The children in the Rocu family are approaching their new status with stoicism and with the help of a Skype connection in the village's internet caf, which allows them to talk to their mother in Madrid every couple of days.

“My sister cried all the time when our mother left, and I cried in the first week and got angry,” says Georgiana Rocu. “Now I'm used to it My grandparents feel like my parents.”

WORST IS YET TO COME

Romania's problem with “migration orphans” is almost unknown beyond its borders, but things could get worse because of the policies countries such as France and Britain have introduced to make it tougher for migrant workers to bring in their families.

This month, the British government proposed a program in which huge fees, possibly thousands of dollars, would be required for the admission of people who don't contribute to the economy, such as children and grandparents. The policy likely won't apply to EU citizens, but Britain has yet to treat Romanians as full EU equals.

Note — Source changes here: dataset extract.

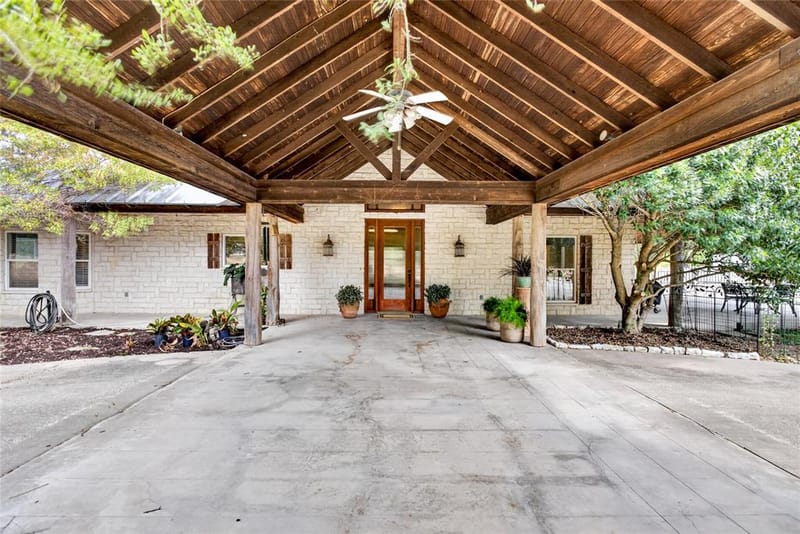 3241 Howard Road, Waxahachie TX 75165 - Photo 4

“There is a real need to normalize their situation to let them become legal workers in these countries, to find housing, and then they can bring their children over,” says Ms. Stefanescu, author of the Soros study. “But there are still a great many barriers in place.”

Until that changes, the burden of restrictive policies will be borne by Romania's grandparents and, especially, by its children.

“My daughter knows that her little girls are well taken care of here, and they're always in her mind,” says Florea Musat, grandmother of the Rocu girls.

“This is very, very hard for her, but it's what she has to do. And the girls know that.”

Doug Saunders is a London-based correspondent for The Globe and Mail. This week, his three-part series for Focus on the state of the world's middle class was nominated for a National Newspaper Award.